▶ [Action item]
List every line of the material below that contains the word "above".

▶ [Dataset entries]
BEGIN

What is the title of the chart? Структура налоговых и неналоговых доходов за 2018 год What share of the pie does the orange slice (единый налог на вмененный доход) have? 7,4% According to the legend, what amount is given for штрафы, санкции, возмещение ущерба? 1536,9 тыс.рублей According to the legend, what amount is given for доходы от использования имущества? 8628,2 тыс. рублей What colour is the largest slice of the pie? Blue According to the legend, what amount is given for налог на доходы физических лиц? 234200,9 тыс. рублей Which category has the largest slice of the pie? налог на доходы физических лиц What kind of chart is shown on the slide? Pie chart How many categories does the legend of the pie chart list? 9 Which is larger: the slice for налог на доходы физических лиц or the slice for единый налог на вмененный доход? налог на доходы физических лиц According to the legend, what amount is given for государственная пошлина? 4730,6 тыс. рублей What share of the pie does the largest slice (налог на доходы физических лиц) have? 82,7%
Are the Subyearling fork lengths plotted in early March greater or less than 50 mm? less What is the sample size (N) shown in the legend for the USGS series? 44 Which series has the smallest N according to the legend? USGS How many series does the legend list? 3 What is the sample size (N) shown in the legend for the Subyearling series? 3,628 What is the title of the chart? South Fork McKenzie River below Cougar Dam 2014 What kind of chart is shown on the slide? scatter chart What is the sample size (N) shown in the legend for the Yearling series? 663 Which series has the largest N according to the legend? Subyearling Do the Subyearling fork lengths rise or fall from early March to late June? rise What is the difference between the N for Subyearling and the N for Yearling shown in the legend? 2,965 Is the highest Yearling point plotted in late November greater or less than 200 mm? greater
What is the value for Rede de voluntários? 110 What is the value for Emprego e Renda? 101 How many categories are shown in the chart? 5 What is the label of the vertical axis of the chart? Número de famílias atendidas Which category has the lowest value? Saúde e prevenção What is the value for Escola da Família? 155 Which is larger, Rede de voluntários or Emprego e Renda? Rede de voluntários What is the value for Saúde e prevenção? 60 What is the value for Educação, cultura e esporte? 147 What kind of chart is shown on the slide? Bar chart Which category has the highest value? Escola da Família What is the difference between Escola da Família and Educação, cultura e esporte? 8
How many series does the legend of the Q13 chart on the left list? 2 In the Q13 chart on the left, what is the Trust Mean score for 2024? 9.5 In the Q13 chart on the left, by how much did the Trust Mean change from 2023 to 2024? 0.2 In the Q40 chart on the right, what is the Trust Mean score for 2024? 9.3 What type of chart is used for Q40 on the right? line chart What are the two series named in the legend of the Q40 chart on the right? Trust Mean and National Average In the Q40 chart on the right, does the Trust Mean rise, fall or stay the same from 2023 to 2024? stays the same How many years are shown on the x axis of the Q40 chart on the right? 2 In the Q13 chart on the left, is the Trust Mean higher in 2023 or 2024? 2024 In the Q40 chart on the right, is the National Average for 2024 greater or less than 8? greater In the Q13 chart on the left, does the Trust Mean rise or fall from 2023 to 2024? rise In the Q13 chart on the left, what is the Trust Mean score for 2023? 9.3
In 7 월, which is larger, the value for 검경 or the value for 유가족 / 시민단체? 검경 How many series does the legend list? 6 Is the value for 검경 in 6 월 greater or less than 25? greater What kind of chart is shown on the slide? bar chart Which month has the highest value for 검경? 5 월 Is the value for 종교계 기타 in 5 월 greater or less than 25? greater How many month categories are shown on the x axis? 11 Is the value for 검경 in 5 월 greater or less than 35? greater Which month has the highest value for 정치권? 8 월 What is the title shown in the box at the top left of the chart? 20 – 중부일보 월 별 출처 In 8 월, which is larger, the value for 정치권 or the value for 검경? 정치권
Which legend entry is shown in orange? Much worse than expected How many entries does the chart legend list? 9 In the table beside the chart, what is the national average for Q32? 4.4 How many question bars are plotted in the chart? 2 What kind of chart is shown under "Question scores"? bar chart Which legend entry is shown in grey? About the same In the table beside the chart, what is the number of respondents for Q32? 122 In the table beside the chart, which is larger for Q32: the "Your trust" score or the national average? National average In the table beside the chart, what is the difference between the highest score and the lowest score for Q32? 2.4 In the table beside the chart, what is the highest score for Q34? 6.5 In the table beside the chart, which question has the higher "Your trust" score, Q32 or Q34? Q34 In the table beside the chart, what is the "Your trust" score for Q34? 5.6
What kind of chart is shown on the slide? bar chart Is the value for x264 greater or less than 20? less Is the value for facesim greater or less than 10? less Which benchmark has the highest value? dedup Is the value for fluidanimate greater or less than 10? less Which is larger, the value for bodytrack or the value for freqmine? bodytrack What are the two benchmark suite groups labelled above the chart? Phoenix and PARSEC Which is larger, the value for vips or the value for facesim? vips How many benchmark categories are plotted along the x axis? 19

END

▶ [Result of this exercise]
What kind of chart is shown on the slide? bar chart Is the value for x264 greater or less than 20? less Is the value for facesim greater or less than 10? less Which benchmark has the highest value? dedup Is the value for fluidanimate greater or less than 10? less Which is larger, the value for bodytrack or the value for freqmine? bodytrack What are the two benchmark suite groups labelled above the chart? Phoenix and PARSEC Which is larger, the value for vips or the value for facesim? vips How many benchmark categories are plotted along the x axis? 19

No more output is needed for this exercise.